## Exercise prompt
Your output is to consist only of the line containing "New Zealand, site" and the lines after it, through the end of the data, reproduced exactly.

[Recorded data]
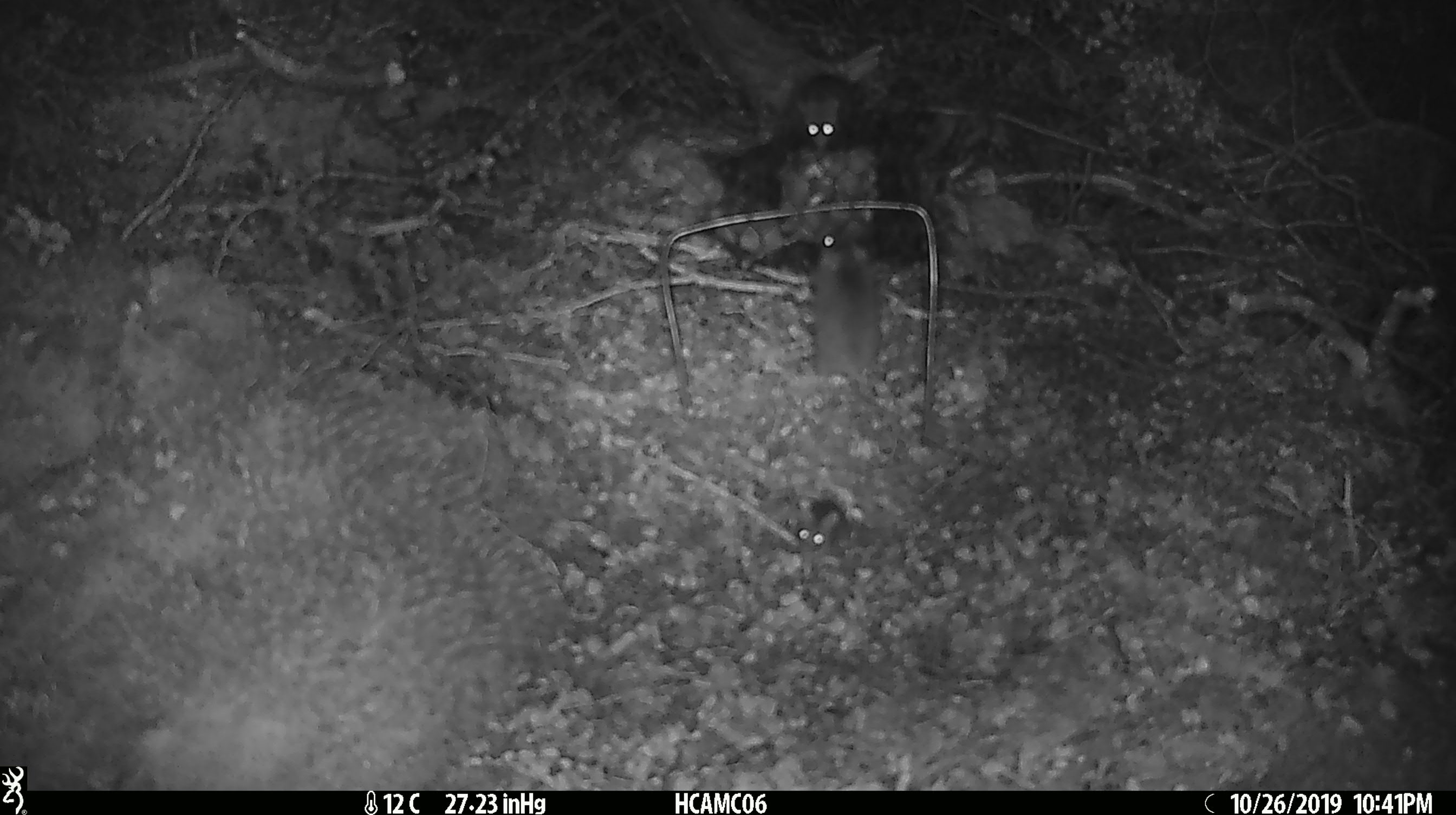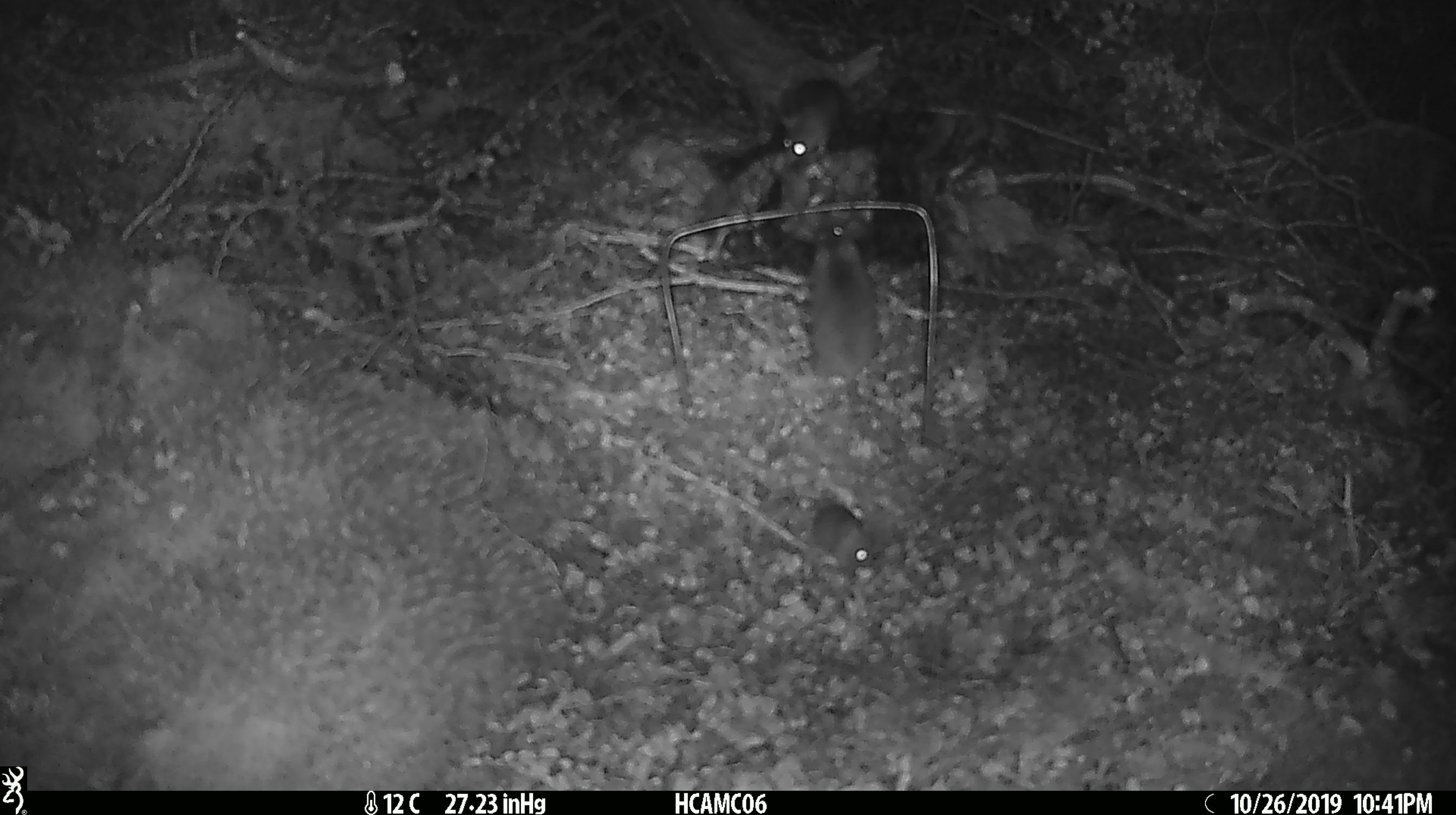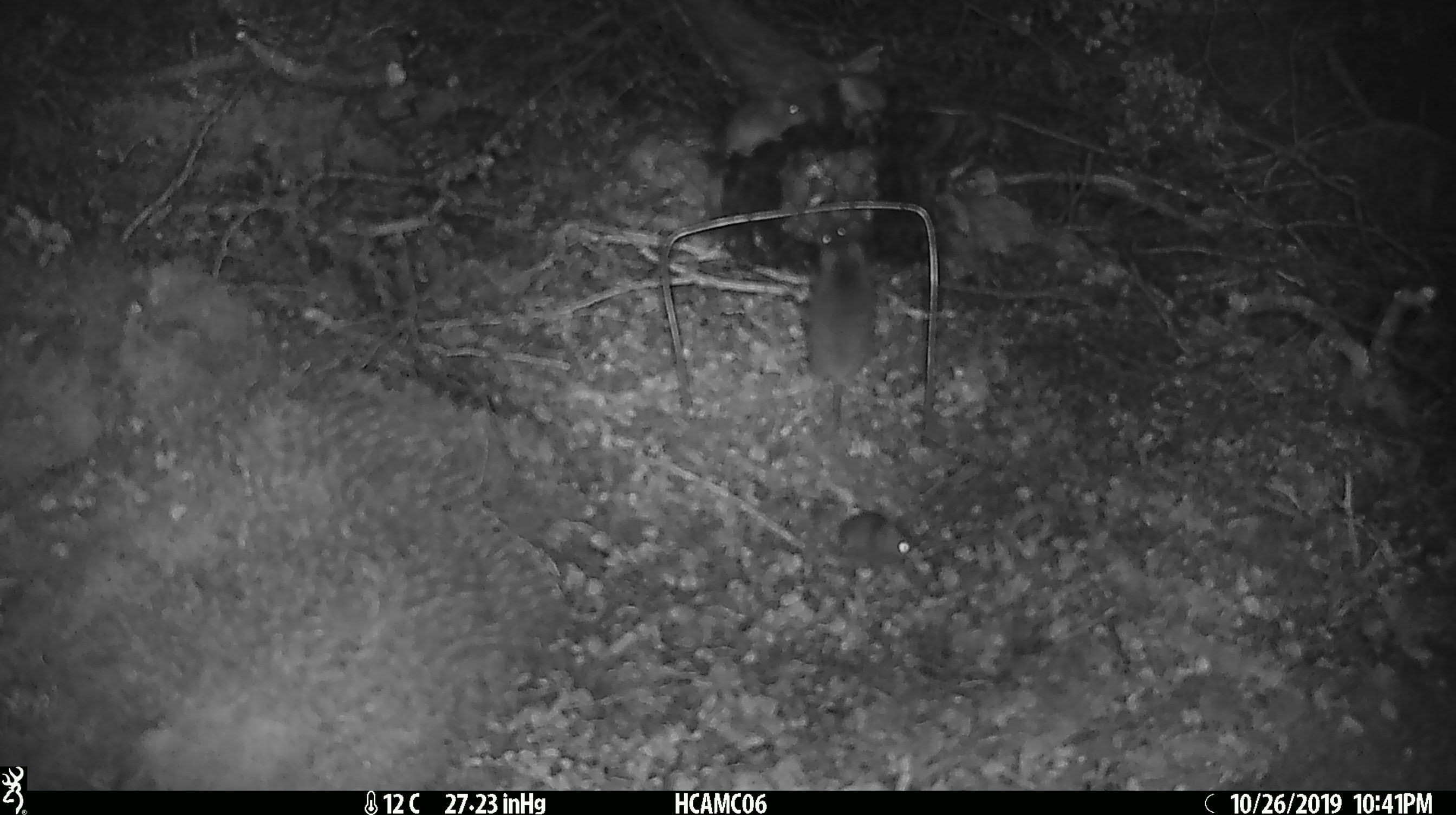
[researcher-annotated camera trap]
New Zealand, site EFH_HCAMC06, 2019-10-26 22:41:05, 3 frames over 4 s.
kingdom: Animalia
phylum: Chordata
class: Mammalia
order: Rodentia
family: Muridae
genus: Mus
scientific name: Mus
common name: mouse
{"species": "mouse (Mus)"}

## Answer section
New Zealand, site EFH_HCAMC06, 2019-10-26 22:41:05, 3 frames over 4 s.
kingdom: Animalia
phylum: Chordata
class: Mammalia
order: Rodentia
family: Muridae
genus: Mus
scientific name: Mus
common name: mouse
{"species": "mouse (Mus)"}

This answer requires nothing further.